FilmLinc Daily begins a new column spotlighting upcoming films at the Film Society of Lincoln Center. This week's snapshot includes Guelwaar, the Opening Night film of the 20th African Film Festival New York, which runs April 3 – 9. The 1992 feature is directed by the late Senegalese filmmaker, Ousmane Sembène, considered one of Africa's most important filmmakers to reach international attention.
Documentary No Place On Earth opens theatrically at the Elinor Bunin Munroe Film Center on Friday. The story of survival during the Holocaust won Audience Awards at the Palm Springs International Film Festival and Hamptons International Film Festival. Continuing their runs at the Film Center are doc Room 237 and animated feature From Up On Poppy Hill.
Guelwaar (New York African Film Festival, April 3)
Director/Writer: Ousmane Sembène
Cast: Abou Camara, Marie Augustine Diatta, Mame Ndoumbé Diop
Senegal, 1992 (115 minutes)
Sembene's 1992 feature is a “trenchant comic portrait of contemporary Africa,” according to New York African Film Festival organizers. The story revolves around the mysterious death and even more mysterious post-death disappearance of Pierre Henri Thioune (aka, Guelwaar, or “the Noble One”) who was a political activist, philandering patriarch and a pillar of the local Christian community. Sembene was one of the first film directors from an African country to achieve international recognition. The Senegalese filmmaker passed away in 2007, but remains a major figure in the rise of independent, post-colonial African cinema. Also screening April 3, the Opening Night of the 20th New York African Film Festival, is a 52 minute documentary titled Ousmane Sembène All At Once by Christine Delorme (France/Senegal).

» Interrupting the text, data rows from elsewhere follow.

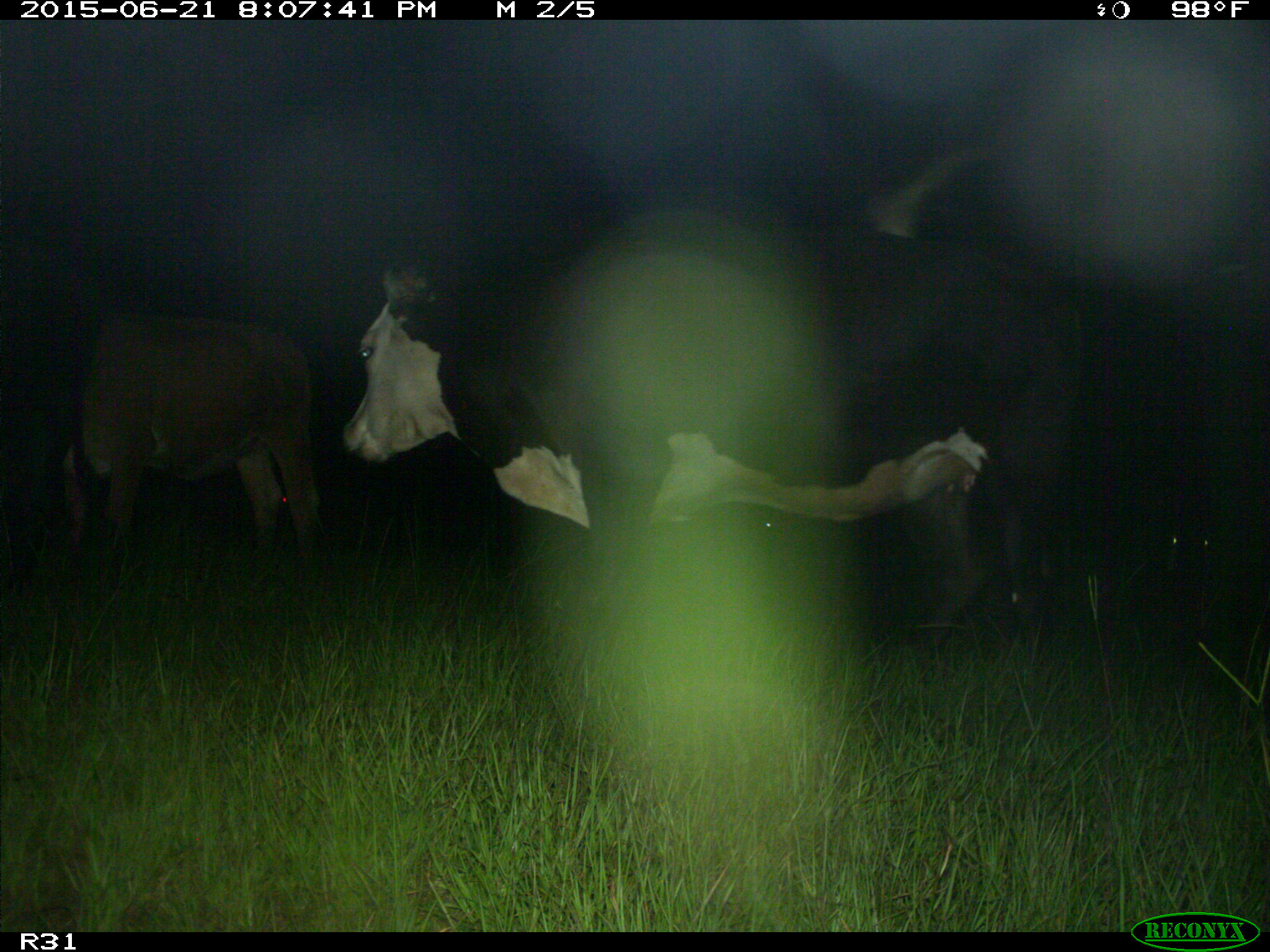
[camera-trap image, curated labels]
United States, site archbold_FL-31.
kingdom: Animalia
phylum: Chordata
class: Mammalia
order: Artiodactyla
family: Bovidae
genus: Bos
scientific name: Bos taurus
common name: domestic cow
Bos taurus (domestic cow).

No Place On Earth (New Release, Opens Friday)
Director: Janet Tobias
Subjects: Chris Nicola, Fruzsina Pelikán, Saul Stermer, Sonia Dodyk, Sima Dodyk
USA, 2013 (84 minutes)
Official Description: No Place on Earth brings to light the untold story of 38 Ukrainian Jews who survived World War II by living in caves for 18 months, the longest-recorded sustained underground survival. Built upon interviews with former cave inhabitants, as well as Chris Nicola, the caving enthusiast who unearthed the story, No Place on Earth is an extraordinary testament to ingenuity, willpower and endurance against all odds. The trailer gives an look at the shocking cave that served as both an underground exile from terror that also was a self-imposed tyranny, but their only chance of survival.
Room 237 (New Release, Now Playing)
Director: Rodney Ascher
Subjects: Bill Blakemore, Geoffrey cocks, Juli Kearns, John Fell Ryan, Jay Weidner
USA, 2013 (103 minutes)
Attention The Shining fans, this one is for you! The subjective documentary explores the many theories and hidden meanings contained in Stanley Kubrick's 1980 classic. Three decades on, The Shining still prompts debate, speculation and mystery. In Room 237, five very different points of view are explored via voice over, film clips, animation and dramatic re-enactments. As the official description explains, “Together, they'll draw the audience into a new maze, one with endless detours and dead ends, many ways in, but no way out.” The film sold out screenings its opening weekend. Which theory do you agree with?
From Up On Poppy Hill (New Release, Now Playing)
Director: Goro Miyazaki
Writers: Tesuro Sayama, Hayao Miyazaki, Keiko Niwa, Chizuru Takahashi
Voice cast includes: Gillian Anderson, Sarah Bolger, Beau Bridges, Jamie Lee Curtis, Bruce Dern, Jeff Dunham, Isabelle Fuhrman, Christina Hendricks, Ron Howard, Chris Noth, Emily Osment, Aubrey Plaza, Charlie Saxton, Alex Wolff and Anton Yelchin.
Japan, 2011 (92 minutes)
Official Description: The setting is Yokohama in 1963, and the filmmakers lovingly bring to life the bustling seaside town, with its misty harbor, sun-drenched gardens, shops and markets, and some of the most mouthwatering Japanese home-cooking set to film. The story centers on an innocent romance beginning to bud between Umi and Shun, two high school kids caught up in the changing times. Japan is picking itself up from the devastation of World War II and preparing to host the 1964 Olympics – and the mood is one of both optimism and conflict as the young generation struggles to throw off the shackles of a troubled past. While the children work together to save a dilapidated Meiji-era club house from demolition, their tentative relationship begins to blossom. But – in an unexpected twist that parallels what the country itself is facing – a buried secret from their past emerges to cast a shadow on the future and pull them apart. From Up On Poppy Hill won the Best Animation Film Prize at the Awards of the Japanese Academy.